After recovering the 34,000 mark a few days ago, the Sensex surged by 300 points again today. The wider National Stock Exchange Nifty crossed 10,550 points, too. Pundits are attributing the rise to Morgan Stanley’s favourable India outlook, a good show of Asian and European bourses, an upward trend in Wall Street and other “positive global cues”. When the gross domestic product data is released this Wednesday, showing the country grow expectedly at a rate of 6.9% or beyond, considerably higher than the 6.3% that had depressed many, the stock exchange is likely to reflect the boost again. Real estate, automobiles, capital goods, banking, infrastructure, metals, power, oil and gas, public sector units and consumer durables sectors are all doing well. The losses owe to the loss of confidence in the scam-tainted Punjab National Bank and Simbhaoli Sugars besides those who couldn’t cope with profit-booking. The information technology, electronics and healthcare sectors are not doing well. The slump in IT is partially due to the protectionism of the United States-led West. Telecommunication in the urban landscape had saturated long ago; they will be pushed up considerably when the rural networks turn fully operational. And then, aping the telecom companies that have entered Africa, the IT counterparts should look for new, greener pastures in the not-so-rich countries of that continent as well as South America. The quality of healthcare includes the status of pharmaceuticals although medicines fall under the Ministry of Chemicals. Here, while the Modi government must explore how to get the best out of philanthropic doctors, incentivise small-scale private health centres for rural outreach and initiate a nationwide training of paramedics, India’s generic medicine industry will look up when the patients and their kin are adequately informed of the National Pharmaceutical Pricing Authority that releases lists of affordable medicine for scores of diseases on a regular basis. All these cheap, but as effective and authenticated, drugs are made in India.
In the past four years, the international market has time and again paved the way for an Indian boost. However, the reluctance of the National Democratic Alliance government to go full throttle on economic reforms did not permit an Indian leap disproportionately higher than the global hike. Yet, some judicious decisions were taken in view of the medium-to-long term, which will hold India in good stead in the coming years. One such decision was to not reduce the petroleum products’ prices when the crude oil price per barrel nosedived in the oil-exporting countries. The amount thus earned went into the construction of highways, ostensibly one of the best performing sectors in the Narendra Modi era. When the government says people are getting employed on a large scale for construction works — while not so visibly in other areas — the innovative ideas of Nitin Gadkari are to be credited as much as the decision on excise. The village electrification drive under the former power minister Piyush Goyal helped generate rural employment while former railway minister Suresh Prabhu’s act of making some resources of that department accessible to the private sector will generate jobs there as well. All these policy directions come from the prime minister, of course. One wishes there was a way the stocks could reflect the employment scenario, but they don’t. When the per capita income data is released next, traders should be happy that consumers now have more purchasing power — provided the figure of the increased number of provident fund accounts is more reliable than the Labour Ministry’s assessment of the situation.

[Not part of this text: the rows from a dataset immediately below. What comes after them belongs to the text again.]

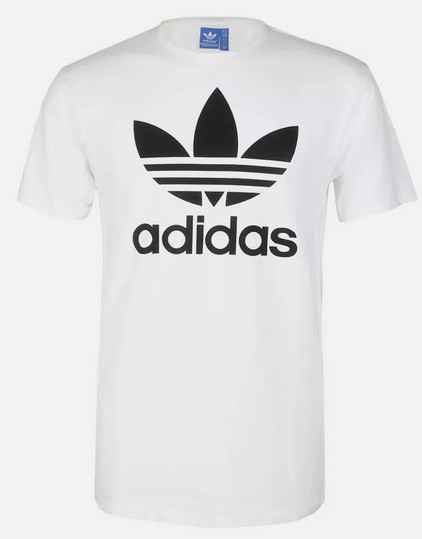 ADIDAS Vintage Trefoil Logo WHITE Regular Fit Short Sleeve T-shirt NWT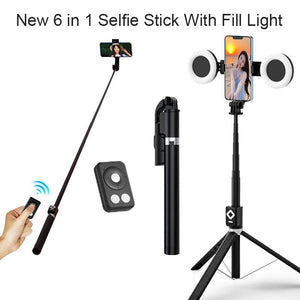 New 6 in 1 Selfie Stick With Fill Light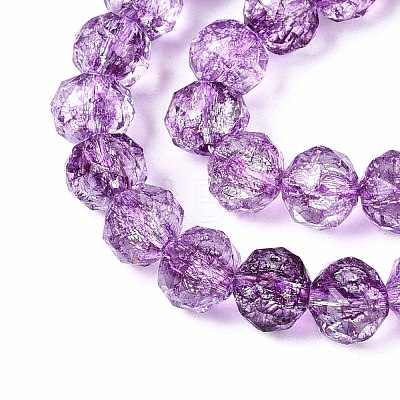 Crackle Transparent Glass Beads Strands GLAA-N063-8mm-04-1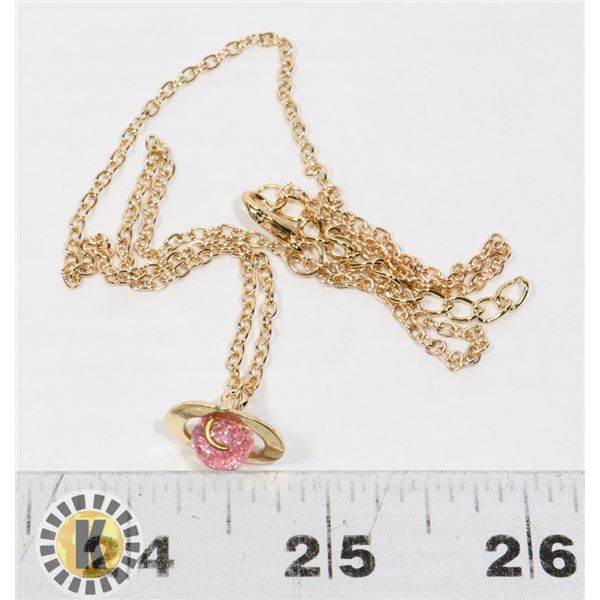 NEW GOLD TONE CHAIN WITH PLANET CHARM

India will rise steadily rather than spectacularly if Modi continues in his style. The banks’ non-performing assets in general and the PNB fraud in particular have led to a gloom, which does not have the politically safe solution of loan reconstruction. If the opposition is genuinely angry about the fugitives, it should support the government to privatise public sector banks because daily transactions that the employees officiate over cannot be monitored by the Finance Ministry while the money that recapitalises the fraudulent banks includes the money of citizens who have not been their stakeholders and, therefore, not liable for ‘punishment’. The current shape of the Financial Resolution and Deposit Insurance Bill is another Damocles’ sword hanging over the unassuming depositor. The initial labour reforms were good for employers; the proposed ones will be better for employees, but unlikely to lead to job generation. Where the opposition does not agree, some reforms can still come through executive decisions. The uncertainty caused by the disruptive adjustments like demonetisation and goods and services tax was more a hype by the opposition than a concern of citizens. The government is addressing the GST-related hassles of businessmen by downward revisions of the rates every now and then. If Modi is receiving more flak than what is due to him, it’s because he had raised the expectations too high in 2014.